> Consigne
Citez sans aucune modification le passage de l'extrait fourni qui va de « C'est étonnant de » à « elle considérablement éloignée. ».

== Extrait fourni

C'est étonnant de remarquer à quel point nous sommes éloignés de toute tradition théâtrale française. La filiation qui à travers Brecht, Strehler circule vers Planchon, Chéreau ne nous touche absolument pas. Nous étions beaucoup plus dans la filière anglo-saxonne, ou germanique, celles des performers autrichiens, du groupe Fluxus. Ce qui est bizarre, c'est que lorsque nous retournons avec quasiment orthodoxie à Brecht[4], nous ne nous rapprochons pas davantage de cette filière française qui s'en est quant à elle considérablement éloignée.
 

 

 

J. B. : En 1989, neuf ans après la création du Groupov vous écrivez à Francine Landrain, une comédienne qui est à vos côtés depuis toujours, une longue lettre intitulée CINQ CONDITIONS POUR TRAVAlLLER DANS LA VÉRITÉ. Cette lettre-programme, peut-on la lire comme une pierre qui marquerait un nouveau début ?

====
== Données

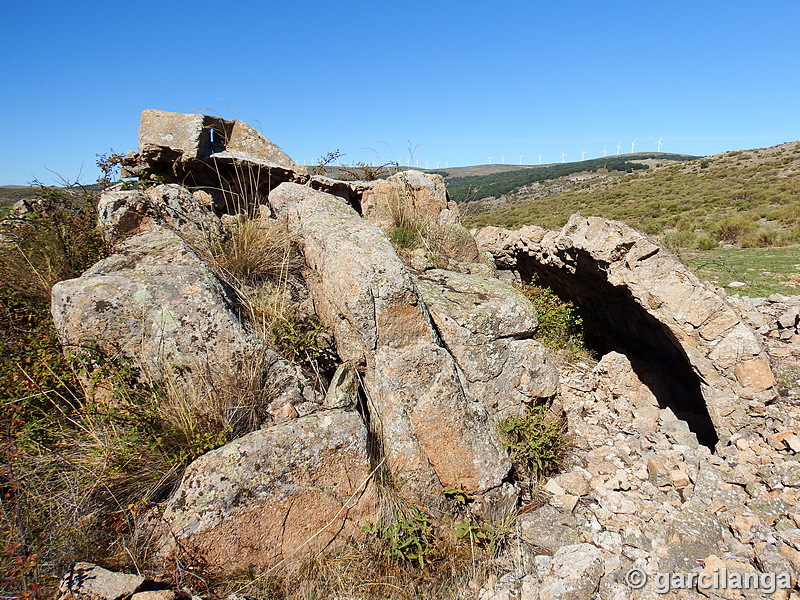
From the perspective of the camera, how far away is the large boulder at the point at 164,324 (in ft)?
11.1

====

> Tâche réalisée
C'est étonnant de remarquer à quel point nous sommes éloignés de toute tradition théâtrale française. La filiation qui à travers Brecht, Strehler circule vers Planchon, Chéreau ne nous touche absolument pas. Nous étions beaucoup plus dans la filière anglo-saxonne, ou germanique, celles des performers autrichiens, du groupe Fluxus. Ce qui est bizarre, c'est que lorsque nous retournons avec quasiment orthodoxie à Brecht[4], nous ne nous rapprochons pas davantage de cette filière française qui s'en est quant à elle considérablement éloignée.